A mí no me molesta que la gente sea incapaz de cocinar –allá cada uno con su analfabetismo vital–; a mí lo que me enerva es que teniendo zanahorias y apios frescos en cada mercado se hagan traer zumos a diez dólares la botella venidos desde lejanos países, en este caso europeos, que para sortear pérdidas económicas se hacen serigrafiar en sus etiquetas la clave de todo este desaguisado: ‘Producto ecológico’.
Antes de dejar aquella casa que poco a poco iba transformándose en una discoteca –o egoteca; ya que el jefe, tras cocinar, se puso la música que a él le gustaba, que salía, como no podía ser de otro modo, de un Mac– eché un vistazo a la única repisa con libros, de donde saqué en claro que el muchacho, aparte de comprar literatura en las terminales de aeropuertos internacionales, pertenece a la secta de la globalización mental. Porque tras el zumo ecológico, el salmón noruego, el producto Apple y las pastillas Knorr: Murakami, Coelho, Danielle Steel, Salinger –sólo ‘El guardián entre el centeno’, que sospecho leyó hace años pero promueve en la parte más visitada de su apartamento– y los clásicos que narran las atrocidades que los Jemeres Rojos realizaron contra el pueblo camboyano. Iba a la última, se podría decir.

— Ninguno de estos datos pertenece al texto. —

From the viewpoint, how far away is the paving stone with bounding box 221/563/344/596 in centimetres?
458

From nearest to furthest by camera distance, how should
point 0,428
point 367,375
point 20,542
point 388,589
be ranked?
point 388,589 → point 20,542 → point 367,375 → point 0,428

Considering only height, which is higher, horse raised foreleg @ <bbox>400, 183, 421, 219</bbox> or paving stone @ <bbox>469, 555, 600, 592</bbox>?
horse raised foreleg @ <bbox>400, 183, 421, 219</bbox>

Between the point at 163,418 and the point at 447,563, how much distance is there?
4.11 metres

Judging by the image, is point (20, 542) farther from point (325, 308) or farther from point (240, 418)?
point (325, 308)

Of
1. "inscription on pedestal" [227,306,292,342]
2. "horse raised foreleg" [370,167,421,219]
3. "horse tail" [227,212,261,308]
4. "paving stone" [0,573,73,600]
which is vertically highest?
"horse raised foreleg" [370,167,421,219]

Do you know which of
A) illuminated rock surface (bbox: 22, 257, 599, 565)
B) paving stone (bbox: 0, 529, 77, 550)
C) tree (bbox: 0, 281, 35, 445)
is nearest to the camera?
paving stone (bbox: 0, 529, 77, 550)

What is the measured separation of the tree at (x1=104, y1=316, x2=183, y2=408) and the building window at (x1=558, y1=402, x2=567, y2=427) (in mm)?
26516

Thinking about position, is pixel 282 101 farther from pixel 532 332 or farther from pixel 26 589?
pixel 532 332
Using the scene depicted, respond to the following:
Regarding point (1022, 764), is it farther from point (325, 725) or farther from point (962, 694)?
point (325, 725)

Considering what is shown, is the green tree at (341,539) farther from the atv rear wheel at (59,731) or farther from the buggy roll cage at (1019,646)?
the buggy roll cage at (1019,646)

En este mundo–despropósito llama la atención cómo se las gastan algunos para cultivar sus cuerpos (gimnasio, vegetarianos, veganos, yoga, productos ecológicos…) para luego mutilarse el cerebro, el conocimiento, el alma, leyendo ‘El Alquimista’, de Paulo Coelho. Porque la última justificación para creerse mejor es perder kilos como sea para acabar teniendo de libro de cabecera uno de Danielle Steel. O ‘Madera de Zapatero’, de Suso de Toro.
Joaquín Campos, 26/01/14, Phnom Penh.